- Texto
--------------------------------------------------

A arma de fogo utilizada pelo adolescente de 14 anos, que matou a estudante cadeirante Geane da Silva de Brito, de 19 anos, na Escola Municipal Eurides Sant’anna, localizada na cidade de Barreiras, no oeste da Bahia, pertence ao seu pai, que é subtenente da reserva do Distrito Federal.
Na delegacia da cidade, o militar disse que ainda não sabe como o filho teve acesso ao revólver, que ficava escondido dentro de casa. O atirador chegou a postar em seu perfil nas redes sociais que estava em busca por munições para realizar o ataque.
O assassino anunciou nas redes sociais, dias antes, detalhes do que estava planejando para o dia da ação, que incluía um massacre aos colegas antes de ser morto em ação. O ataque terminou com o estudante baleado e apreendido pela polícia.

--------------------------------------------------

(Registros brutos)
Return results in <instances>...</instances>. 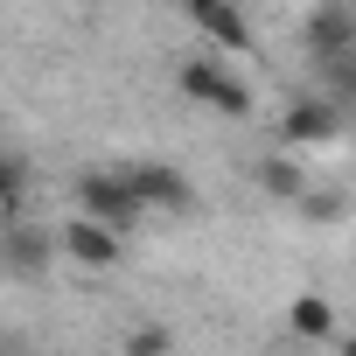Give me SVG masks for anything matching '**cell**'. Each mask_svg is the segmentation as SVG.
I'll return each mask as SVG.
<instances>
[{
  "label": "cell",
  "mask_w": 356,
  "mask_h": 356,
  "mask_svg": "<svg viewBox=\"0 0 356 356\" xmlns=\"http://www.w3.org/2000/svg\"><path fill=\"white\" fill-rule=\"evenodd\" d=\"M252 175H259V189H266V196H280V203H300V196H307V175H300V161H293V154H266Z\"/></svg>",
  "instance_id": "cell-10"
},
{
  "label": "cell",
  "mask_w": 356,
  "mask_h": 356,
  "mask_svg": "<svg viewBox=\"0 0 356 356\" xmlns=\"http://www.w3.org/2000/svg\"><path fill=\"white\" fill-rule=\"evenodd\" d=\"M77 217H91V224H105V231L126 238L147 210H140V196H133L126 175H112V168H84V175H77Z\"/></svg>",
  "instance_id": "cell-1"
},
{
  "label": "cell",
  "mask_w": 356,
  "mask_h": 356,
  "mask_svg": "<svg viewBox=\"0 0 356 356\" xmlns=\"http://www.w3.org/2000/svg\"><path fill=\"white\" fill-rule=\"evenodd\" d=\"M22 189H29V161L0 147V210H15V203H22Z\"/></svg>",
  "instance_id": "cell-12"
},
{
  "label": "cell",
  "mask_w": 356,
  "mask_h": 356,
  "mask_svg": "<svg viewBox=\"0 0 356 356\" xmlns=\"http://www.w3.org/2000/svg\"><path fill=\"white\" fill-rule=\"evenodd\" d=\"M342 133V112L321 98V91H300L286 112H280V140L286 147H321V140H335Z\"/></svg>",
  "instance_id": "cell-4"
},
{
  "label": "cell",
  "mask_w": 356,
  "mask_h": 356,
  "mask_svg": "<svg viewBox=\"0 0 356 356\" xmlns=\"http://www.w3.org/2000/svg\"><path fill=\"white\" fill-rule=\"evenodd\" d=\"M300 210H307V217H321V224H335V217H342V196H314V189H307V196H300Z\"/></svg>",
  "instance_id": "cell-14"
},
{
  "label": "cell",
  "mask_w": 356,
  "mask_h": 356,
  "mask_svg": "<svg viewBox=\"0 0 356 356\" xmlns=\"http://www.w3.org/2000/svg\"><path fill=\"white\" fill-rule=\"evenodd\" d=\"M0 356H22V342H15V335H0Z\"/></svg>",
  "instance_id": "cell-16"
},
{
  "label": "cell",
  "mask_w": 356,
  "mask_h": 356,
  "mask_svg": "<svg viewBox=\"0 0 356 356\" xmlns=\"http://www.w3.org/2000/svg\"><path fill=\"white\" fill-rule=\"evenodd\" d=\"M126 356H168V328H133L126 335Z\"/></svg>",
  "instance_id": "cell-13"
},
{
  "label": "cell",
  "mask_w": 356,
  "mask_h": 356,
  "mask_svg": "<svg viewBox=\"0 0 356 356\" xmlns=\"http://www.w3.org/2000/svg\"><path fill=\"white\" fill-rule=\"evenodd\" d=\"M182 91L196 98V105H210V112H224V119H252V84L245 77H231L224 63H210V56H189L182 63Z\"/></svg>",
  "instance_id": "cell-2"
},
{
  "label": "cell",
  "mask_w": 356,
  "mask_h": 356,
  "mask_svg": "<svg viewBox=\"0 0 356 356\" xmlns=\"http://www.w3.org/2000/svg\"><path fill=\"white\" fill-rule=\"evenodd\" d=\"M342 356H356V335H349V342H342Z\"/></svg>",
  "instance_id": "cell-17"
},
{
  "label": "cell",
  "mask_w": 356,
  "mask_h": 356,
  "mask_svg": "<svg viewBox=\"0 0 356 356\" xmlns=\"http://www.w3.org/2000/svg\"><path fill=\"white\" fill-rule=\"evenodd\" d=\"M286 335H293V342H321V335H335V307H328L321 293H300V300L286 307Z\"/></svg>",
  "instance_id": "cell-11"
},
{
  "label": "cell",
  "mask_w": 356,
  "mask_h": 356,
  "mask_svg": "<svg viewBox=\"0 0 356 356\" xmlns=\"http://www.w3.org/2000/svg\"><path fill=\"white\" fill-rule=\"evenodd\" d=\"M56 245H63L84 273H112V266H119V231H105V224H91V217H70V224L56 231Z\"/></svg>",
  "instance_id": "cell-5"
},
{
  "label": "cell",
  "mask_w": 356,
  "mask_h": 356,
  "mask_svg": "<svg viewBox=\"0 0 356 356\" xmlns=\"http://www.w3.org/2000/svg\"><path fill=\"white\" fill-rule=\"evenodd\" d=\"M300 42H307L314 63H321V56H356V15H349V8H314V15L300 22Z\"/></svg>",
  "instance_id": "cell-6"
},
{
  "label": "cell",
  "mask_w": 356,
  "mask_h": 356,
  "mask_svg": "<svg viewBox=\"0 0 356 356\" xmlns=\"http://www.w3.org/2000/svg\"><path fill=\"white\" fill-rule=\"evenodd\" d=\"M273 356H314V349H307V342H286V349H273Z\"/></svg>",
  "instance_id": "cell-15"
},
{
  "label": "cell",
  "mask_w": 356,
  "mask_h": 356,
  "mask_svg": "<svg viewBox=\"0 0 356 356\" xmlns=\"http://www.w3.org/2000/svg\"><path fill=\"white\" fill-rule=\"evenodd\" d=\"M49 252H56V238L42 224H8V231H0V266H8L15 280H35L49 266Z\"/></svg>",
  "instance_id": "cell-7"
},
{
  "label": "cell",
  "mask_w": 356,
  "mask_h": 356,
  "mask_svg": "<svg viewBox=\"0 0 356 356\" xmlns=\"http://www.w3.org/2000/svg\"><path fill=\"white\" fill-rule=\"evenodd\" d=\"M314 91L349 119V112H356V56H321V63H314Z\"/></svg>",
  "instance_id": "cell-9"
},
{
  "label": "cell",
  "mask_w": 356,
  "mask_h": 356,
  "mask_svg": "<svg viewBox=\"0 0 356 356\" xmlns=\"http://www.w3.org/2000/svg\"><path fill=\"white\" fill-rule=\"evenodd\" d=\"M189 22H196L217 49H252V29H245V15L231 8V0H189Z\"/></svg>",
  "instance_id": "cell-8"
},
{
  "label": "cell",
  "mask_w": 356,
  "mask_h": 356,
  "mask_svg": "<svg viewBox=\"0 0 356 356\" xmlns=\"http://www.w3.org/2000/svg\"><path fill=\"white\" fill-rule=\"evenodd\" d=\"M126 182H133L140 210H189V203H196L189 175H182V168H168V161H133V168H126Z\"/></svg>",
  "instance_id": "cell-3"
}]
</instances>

--------------------------------------------------

- Tarefa proposta 1
Resuma o texto em duas frases.
- Tarefa proposta 2
Transcreva do texto o trecho que vai de "O assassino anunciou" até "apreendido pela polícia.".
- Tarefa proposta 3
Segundo o texto, onde ficava o revólver?
Baseie-se somente no texto.

- Resultado 1
Um adolescente de 14 anos matou a estudante cadeirante Geane da Silva de Brito, de 19 anos, na Escola Municipal Eurides Sant’anna, em Barreiras, no oeste da Bahia, com uma arma que pertence ao pai, subtenente da reserva do Distrito Federal. O atirador havia anunciado detalhes do ataque nas redes sociais dias antes, e a ação terminou com ele baleado e apreendido pela polícia.

- Resultado 2
O assassino anunciou nas redes sociais, dias antes, detalhes do que estava planejando para o dia da ação, que incluía um massacre aos colegas antes de ser morto em ação. O ataque terminou com o estudante baleado e apreendido pela polícia.

- Resultado 3
Escondido dentro de casa.